• EXCERPT TO READ
Talk2Car: Taking Control of Your Self-Driving Car
Overview
For autonomous vehicles to be truly useful as personal transportation, passengers should be able to issue natural-language commands like "park behind that blue car" or "follow the taxi ahead." Talk2Car established the first widely-referenced benchmark for this natural-language command grounding task in driving, built on the nuScenes dataset. Each example consists of a driving scene paired with a natural-language command that refers to a specific object, and the model must predict the correct bounding box of the referred object.
The key distinction from generic visual grounding datasets (like RefCOCO) is that Talk2Car's commands are action-oriented rather than descriptive -- they express what the vehicle should do with respect to visible objects, not just which object to look at. Commands like "stop behind the white SUV" implicitly define a driving action grounded through a referenced object. This framing positions natural-language interaction as a driving interface, not just a perception output.
The companion Talk2Car-Trajectory extension (IEEE Access, 2022) moved beyond "which object?" to "what path should the car follow?", decomposing language commands into object referral followed by trajectory prediction. Together, Talk2Car and Talk2Car-Trajectory form an early bridge from language+scene understanding to language-conditioned planning that later full VLA systems like LMDrive would realize in closed-loop settings.

• EXERCISE SET
[a] Decide whether each statement below agrees with the Talk2Car overview, answering yes or no and quoting the exact words of the overview that settle it. (i) Talk2Car is built on the nuScenes dataset. (ii) Like RefCOCO, Talk2Car uses commands that are descriptive rather than action-oriented. (iii) The Talk2Car-Trajectory extension appeared in IEEE Access in 2022.
[b] According to the Talk2Car overview, what must the model predict for each example?

• DATA SUPPLIED
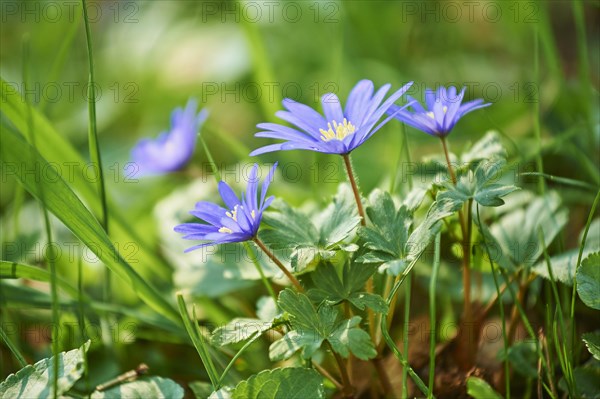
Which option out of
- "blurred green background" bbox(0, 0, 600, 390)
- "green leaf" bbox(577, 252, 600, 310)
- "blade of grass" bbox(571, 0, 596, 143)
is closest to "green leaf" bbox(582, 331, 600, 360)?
"green leaf" bbox(577, 252, 600, 310)

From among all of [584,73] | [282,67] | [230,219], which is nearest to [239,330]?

• RESULTS BY TASK
[a]
(i) Yes: "built on the nuScenes dataset."
(ii) No: "Talk2Car's commands are action-oriented rather than descriptive."
(iii) Yes: "The companion Talk2Car-Trajectory extension (IEEE Access, 2022)."

[b] The correct bounding box of the object the command refers to.